Descriptive statistics is the branch of statistics that deals with summarizing and organizing data in a meaningful way. It provides simple summaries about the sample and the measures, enabling researchers to present the data in an understandable and interpretable manner.

Key objectives of descriptive statistics include:
- Summarization: Reduce complex datasets to simpler summaries.
- Visualization: Present data in an easily interpretable graphical format.
- Comparison: Enable a straightforward comparison between datasets or groups.

The primary tools used in descriptive statistics are measures of central tendency (mean, median, and mode), measures of variability (range, variance, and standard deviation), and data visualization techniques (histograms, box plots, scatter plots).

In this chapter, we will explore descriptive statistics using R, a powerful open-source statistical programming language.

8.2 Measures of Central Tendency

The central tendency of a dataset provides insight into the typical or average value.

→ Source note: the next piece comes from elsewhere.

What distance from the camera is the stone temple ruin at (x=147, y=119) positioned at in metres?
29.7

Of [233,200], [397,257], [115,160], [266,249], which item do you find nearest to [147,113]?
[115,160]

Mean: The arithmetic average of a dataset.
Median: The middle value when data is ordered.
Mode: The most frequently occurring value.

8.2.1 Example in R:

# Sample data
data <- c(7, 8, 10, 15, 10, 20, 25)

# Calculate mean, median, and mode
mean_value <- mean(data)       # Mean
median_value <- median(data)   # Median

# Mode function
get_mode <- function(x) {
  unique_values <- unique(x)
  unique_values[which.max(tabulate(match(x, unique_values)))]
}

mode_value <- get_mode(data)   # Mode

# Print results
cat("Mean:", mean_value, "\n")

## Mean: 13.57143

cat("Median:", median_value, "\n")

## Median: 10

cat("Mode:", mode_value, "\n")

## Mode: 10

8.3 Measures of Variability

Variability measures describe the spread or dispersion of data.

Range: Difference between the maximum and minimum values.
Variance: Average squared deviation from the mean.
Standard Deviation: Square root of variance, indicating average deviation from the mean.

8.3.1 Example in R:

# Calculate range, variance, and standard deviation
range_value <- range(data)
variance_value <- var(data)
sd_value <- sd(data)

# Print results
cat("Range: ", range_value[1], "to", range_value[2], "\n")

## Range:  7 to 25

cat("Variance:", variance_value, "\n")

## Variance: 45.61905

cat("Standard Deviation:", sd_value, "\n")

## Standard Deviation: 6.754187

8.3.1.1 Data Visualization

Data visualization provides an intuitive way to understand data distributions and patterns.

Histogram: Shows the frequency distribution.
Boxplot: Highlights data spread and potential outliers.
Scatter Plot: Displays relationships between two variables.

8.3.2 Example in R:

# Histogram
hist(data, main = "Histogram of Data", xlab = "Values", col = "lightblue", border = "black")

# Boxplot
boxplot(data, main = "Boxplot of Data", ylab = "Values", col = "lightgreen")

# Scatter Plot
set.seed(123) # For reproducibility
data2 <- data + rnorm(length(data), 0, 2) # Simulated second variable
plot(data, data2, main = "Scatter Plot of Data", xlab = "Variable 1", ylab = "Variable 2", col = "blue", pch = 19)

Each plot provides a unique perspective:
- The histogram shows frequency distribution.
- The boxplot reveals quartiles and outliers.
- The scatter plot shows relationships between variables.

8.4 Summary

This chapter provides an overview of descriptive statistics with practical examples in R. By combining numerical summaries with visualizations, we can better understand data and make informed decisions.